Free
- Product type: Cigarette
- Owner: Souza Cruz, a subsidiary of British American Tobacco
- Country: Brazil
- Introduced: 1984; 42 years ago
- Discontinued: 2016
- Markets: Brazil, United States, Mexico, Costa Rica
- Tagline: "Free-A matter of common sense"

= Free (cigarette) =

Brazilian cigarette brand

Free was a Brazilian brand of cigarettes, owned and manufactured by Souza Cruz, a subsidiary of British American Tobacco. It was discontinued in 2016.

==History==

Pack of Free

The brand was launched in 1984 (one of the slogans: "Free-A matter of common sense"). Nowadays, it is one of the most purchased cigarettes in Brazil and, according to the company, it is the leader in the category of cigarettes with tar levels below 7 mg.

In 2009, the company reformulated the brand's packaging and launched a line of products on the basis of menthol, the family Mix (Fresh Mix, Citric Mix and Spicy Mix).

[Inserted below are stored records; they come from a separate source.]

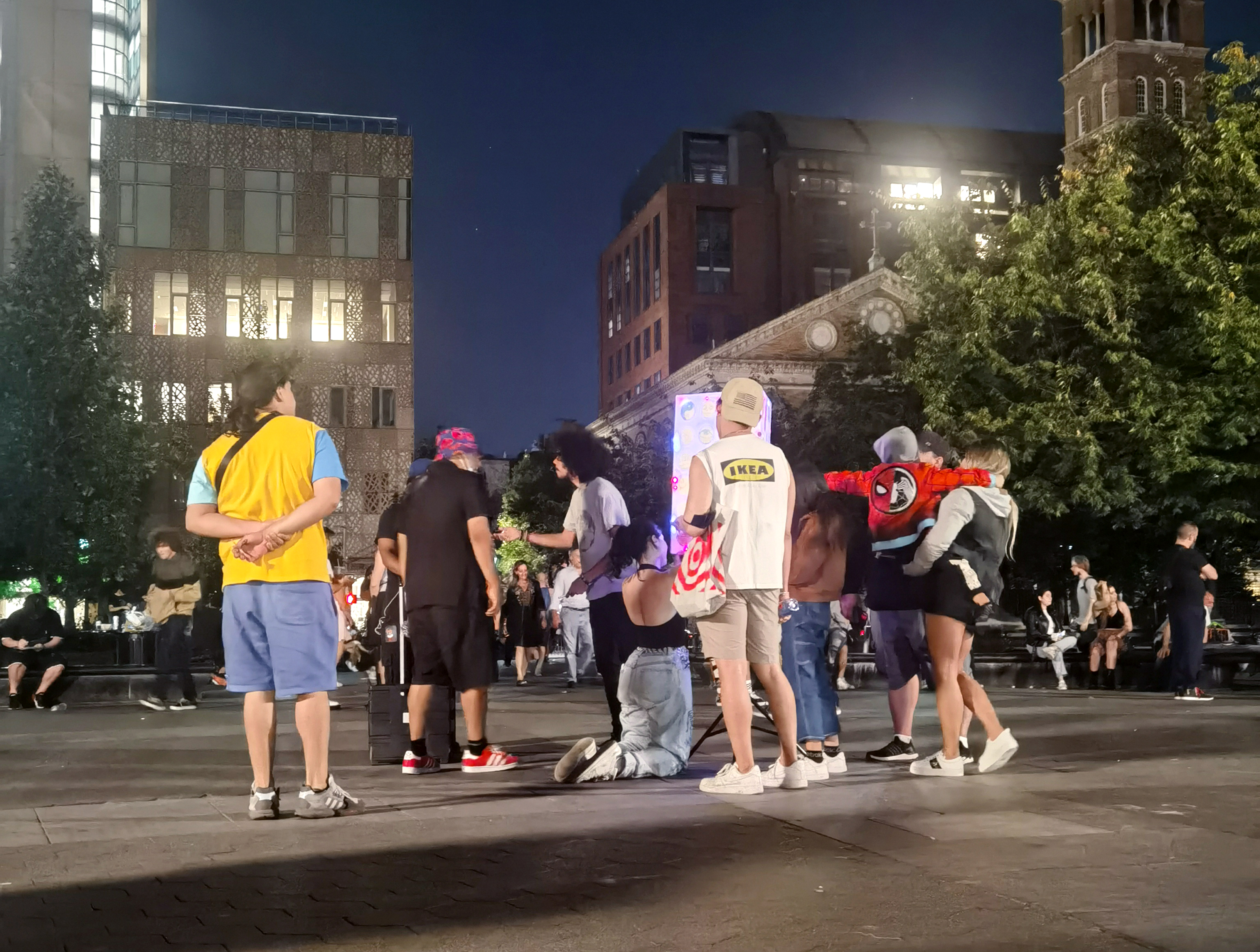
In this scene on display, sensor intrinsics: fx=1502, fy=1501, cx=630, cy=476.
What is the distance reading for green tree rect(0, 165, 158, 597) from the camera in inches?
1307

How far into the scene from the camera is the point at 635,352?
111 m

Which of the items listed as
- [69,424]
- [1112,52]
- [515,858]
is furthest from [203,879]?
[1112,52]

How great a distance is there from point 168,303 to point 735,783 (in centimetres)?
5425

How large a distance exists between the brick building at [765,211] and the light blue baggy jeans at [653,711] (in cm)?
8241

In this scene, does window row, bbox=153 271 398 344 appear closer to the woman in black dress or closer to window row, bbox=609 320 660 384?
the woman in black dress

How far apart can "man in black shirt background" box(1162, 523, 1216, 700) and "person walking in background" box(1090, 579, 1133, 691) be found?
115 inches

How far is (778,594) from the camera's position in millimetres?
7676

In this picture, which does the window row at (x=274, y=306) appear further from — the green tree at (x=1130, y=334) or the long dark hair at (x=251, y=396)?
the long dark hair at (x=251, y=396)

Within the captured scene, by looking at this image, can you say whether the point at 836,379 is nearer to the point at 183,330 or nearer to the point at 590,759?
the point at 183,330

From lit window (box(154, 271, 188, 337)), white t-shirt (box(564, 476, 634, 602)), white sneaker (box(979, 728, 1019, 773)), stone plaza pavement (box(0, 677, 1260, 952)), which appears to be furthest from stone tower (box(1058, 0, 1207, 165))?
stone plaza pavement (box(0, 677, 1260, 952))

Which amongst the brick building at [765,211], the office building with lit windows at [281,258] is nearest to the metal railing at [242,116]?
the office building with lit windows at [281,258]

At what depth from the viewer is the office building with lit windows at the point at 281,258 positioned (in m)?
57.5

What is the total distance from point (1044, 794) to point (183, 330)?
54508 millimetres

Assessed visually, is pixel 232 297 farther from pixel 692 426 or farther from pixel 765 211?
pixel 765 211
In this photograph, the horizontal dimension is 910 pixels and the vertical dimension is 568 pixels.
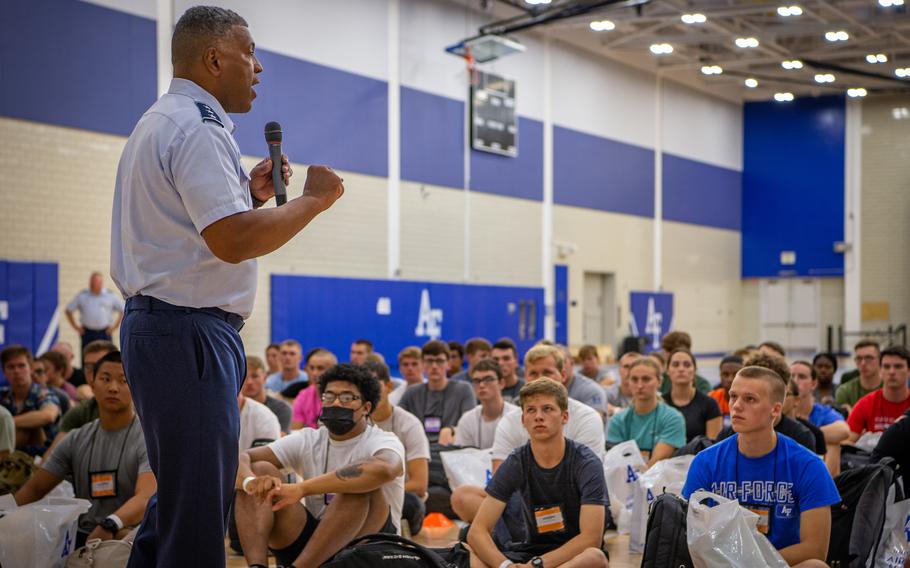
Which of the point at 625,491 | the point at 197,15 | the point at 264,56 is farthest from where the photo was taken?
the point at 264,56

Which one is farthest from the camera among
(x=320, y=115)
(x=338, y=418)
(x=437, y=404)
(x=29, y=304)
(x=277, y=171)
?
(x=320, y=115)

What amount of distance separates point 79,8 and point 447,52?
814 centimetres

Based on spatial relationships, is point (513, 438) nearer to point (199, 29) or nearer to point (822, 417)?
point (822, 417)

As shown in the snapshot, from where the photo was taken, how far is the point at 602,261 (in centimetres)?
2434

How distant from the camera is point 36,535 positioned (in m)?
4.47

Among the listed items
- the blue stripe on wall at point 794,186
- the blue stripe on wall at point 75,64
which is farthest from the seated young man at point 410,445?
the blue stripe on wall at point 794,186

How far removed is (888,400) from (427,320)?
12.0 meters

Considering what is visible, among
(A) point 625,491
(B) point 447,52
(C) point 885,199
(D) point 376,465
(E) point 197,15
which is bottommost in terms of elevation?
(A) point 625,491

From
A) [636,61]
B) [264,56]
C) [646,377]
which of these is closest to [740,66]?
[636,61]

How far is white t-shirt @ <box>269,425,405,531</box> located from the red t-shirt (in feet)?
12.3

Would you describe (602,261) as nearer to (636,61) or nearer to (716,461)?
(636,61)

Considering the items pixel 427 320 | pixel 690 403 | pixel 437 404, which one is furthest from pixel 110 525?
pixel 427 320

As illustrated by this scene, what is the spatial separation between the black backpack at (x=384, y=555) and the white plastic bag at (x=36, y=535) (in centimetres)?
124

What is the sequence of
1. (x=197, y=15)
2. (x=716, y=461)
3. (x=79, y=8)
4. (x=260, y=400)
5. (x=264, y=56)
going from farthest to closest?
(x=264, y=56) < (x=79, y=8) < (x=260, y=400) < (x=716, y=461) < (x=197, y=15)
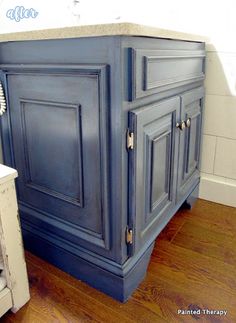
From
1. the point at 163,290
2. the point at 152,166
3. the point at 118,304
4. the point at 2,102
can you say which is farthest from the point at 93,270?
the point at 2,102

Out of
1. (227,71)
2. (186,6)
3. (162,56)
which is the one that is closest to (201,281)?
(162,56)

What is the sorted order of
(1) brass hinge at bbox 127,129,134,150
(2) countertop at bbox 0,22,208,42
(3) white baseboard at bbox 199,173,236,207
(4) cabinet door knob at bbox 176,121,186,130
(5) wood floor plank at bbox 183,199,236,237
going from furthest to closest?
(3) white baseboard at bbox 199,173,236,207 → (5) wood floor plank at bbox 183,199,236,237 → (4) cabinet door knob at bbox 176,121,186,130 → (1) brass hinge at bbox 127,129,134,150 → (2) countertop at bbox 0,22,208,42

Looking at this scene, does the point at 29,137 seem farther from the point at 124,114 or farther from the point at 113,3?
the point at 113,3

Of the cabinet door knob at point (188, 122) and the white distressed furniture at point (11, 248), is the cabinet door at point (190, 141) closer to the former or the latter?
the cabinet door knob at point (188, 122)

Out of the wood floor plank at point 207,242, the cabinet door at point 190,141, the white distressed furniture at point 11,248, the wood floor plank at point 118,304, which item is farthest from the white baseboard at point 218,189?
the white distressed furniture at point 11,248

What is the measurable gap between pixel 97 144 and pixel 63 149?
14cm

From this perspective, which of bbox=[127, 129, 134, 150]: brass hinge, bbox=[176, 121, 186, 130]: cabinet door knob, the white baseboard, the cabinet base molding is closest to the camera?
bbox=[127, 129, 134, 150]: brass hinge

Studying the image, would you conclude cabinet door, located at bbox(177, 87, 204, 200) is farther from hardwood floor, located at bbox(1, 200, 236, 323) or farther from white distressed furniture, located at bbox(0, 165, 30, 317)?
white distressed furniture, located at bbox(0, 165, 30, 317)

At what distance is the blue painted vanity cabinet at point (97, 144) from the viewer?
2.38ft

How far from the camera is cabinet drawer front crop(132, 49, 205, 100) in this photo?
722 millimetres

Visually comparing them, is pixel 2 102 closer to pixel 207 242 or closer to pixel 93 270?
pixel 93 270

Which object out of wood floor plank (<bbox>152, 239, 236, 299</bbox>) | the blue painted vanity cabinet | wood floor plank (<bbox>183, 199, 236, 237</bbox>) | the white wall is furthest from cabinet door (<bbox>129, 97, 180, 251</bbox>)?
the white wall

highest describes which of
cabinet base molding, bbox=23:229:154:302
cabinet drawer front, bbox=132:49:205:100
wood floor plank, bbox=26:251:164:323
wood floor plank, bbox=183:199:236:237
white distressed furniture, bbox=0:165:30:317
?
cabinet drawer front, bbox=132:49:205:100

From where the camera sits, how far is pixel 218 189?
146 centimetres
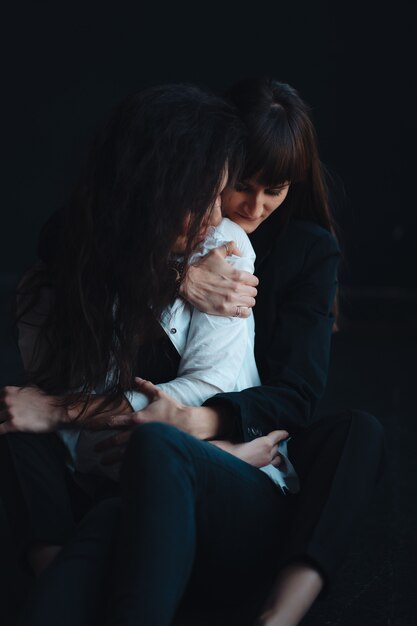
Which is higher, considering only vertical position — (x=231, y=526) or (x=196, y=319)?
(x=196, y=319)

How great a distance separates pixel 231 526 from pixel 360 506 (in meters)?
0.24

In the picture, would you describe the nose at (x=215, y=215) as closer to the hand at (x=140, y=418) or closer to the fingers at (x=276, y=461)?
the hand at (x=140, y=418)

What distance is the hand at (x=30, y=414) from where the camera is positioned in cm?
150

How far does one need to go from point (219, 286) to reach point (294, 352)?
202mm

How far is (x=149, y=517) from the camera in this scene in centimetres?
114

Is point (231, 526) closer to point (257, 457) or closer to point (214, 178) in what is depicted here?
point (257, 457)

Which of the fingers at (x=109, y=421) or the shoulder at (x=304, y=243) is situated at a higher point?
the shoulder at (x=304, y=243)

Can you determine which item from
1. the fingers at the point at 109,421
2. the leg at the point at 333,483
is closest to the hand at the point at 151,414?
the fingers at the point at 109,421

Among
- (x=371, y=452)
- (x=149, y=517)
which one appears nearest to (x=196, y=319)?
(x=371, y=452)

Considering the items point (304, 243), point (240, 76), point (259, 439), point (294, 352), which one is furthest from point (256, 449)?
point (240, 76)

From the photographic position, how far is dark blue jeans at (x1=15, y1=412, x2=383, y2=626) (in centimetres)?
114

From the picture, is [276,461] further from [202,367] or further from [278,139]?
[278,139]

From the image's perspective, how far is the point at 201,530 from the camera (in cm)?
127

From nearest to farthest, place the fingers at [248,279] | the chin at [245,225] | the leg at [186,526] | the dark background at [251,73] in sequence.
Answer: the leg at [186,526], the fingers at [248,279], the chin at [245,225], the dark background at [251,73]
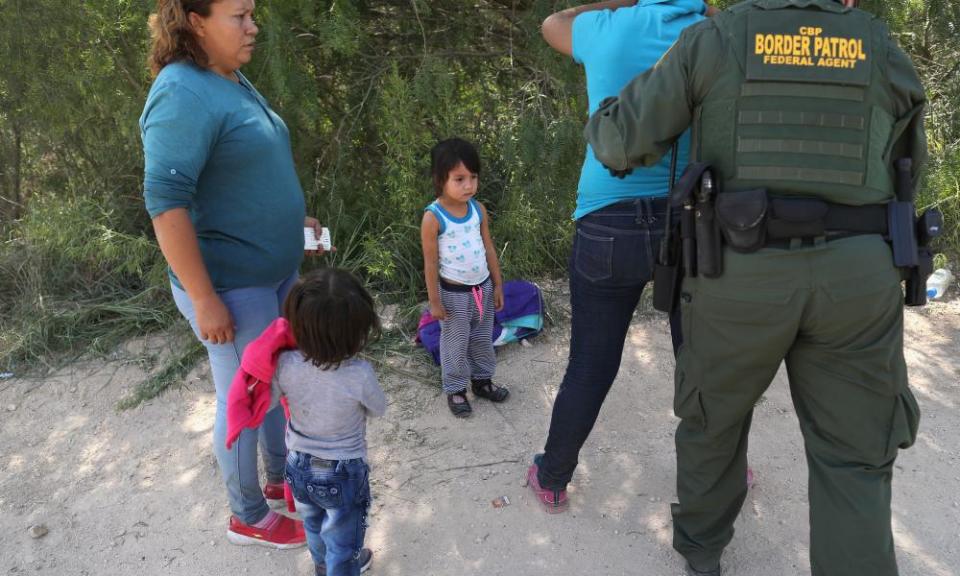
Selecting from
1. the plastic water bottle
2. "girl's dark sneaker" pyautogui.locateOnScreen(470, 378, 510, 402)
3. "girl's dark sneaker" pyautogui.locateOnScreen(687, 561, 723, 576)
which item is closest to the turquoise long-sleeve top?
"girl's dark sneaker" pyautogui.locateOnScreen(470, 378, 510, 402)

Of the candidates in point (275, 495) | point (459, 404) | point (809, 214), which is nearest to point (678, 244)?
point (809, 214)

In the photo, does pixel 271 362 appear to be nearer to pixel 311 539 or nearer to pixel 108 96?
pixel 311 539

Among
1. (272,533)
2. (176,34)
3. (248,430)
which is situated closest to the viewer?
(176,34)

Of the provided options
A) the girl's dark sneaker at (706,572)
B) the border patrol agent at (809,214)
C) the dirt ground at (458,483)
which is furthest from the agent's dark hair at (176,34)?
the girl's dark sneaker at (706,572)

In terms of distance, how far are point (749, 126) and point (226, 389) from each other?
1.80 metres

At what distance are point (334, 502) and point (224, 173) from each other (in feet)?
3.39

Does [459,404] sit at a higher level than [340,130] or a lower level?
lower

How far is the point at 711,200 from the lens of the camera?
6.18 ft

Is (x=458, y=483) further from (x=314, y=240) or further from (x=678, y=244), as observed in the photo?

Souza Cruz started in the following months a trademark migration process made for eight years with the now defunct Carlton, which gradually turned into Dunhill. This time, the global brand of Souza Cruz, which succeeded the Free was Kent.

By the end of 2016, Free also imprinted the logo of Kent. Within a year, the name Free was removed from the pack.

The brand was mainly sold in Brazil, but was also sold in the United States, Mexico and Costa Rica.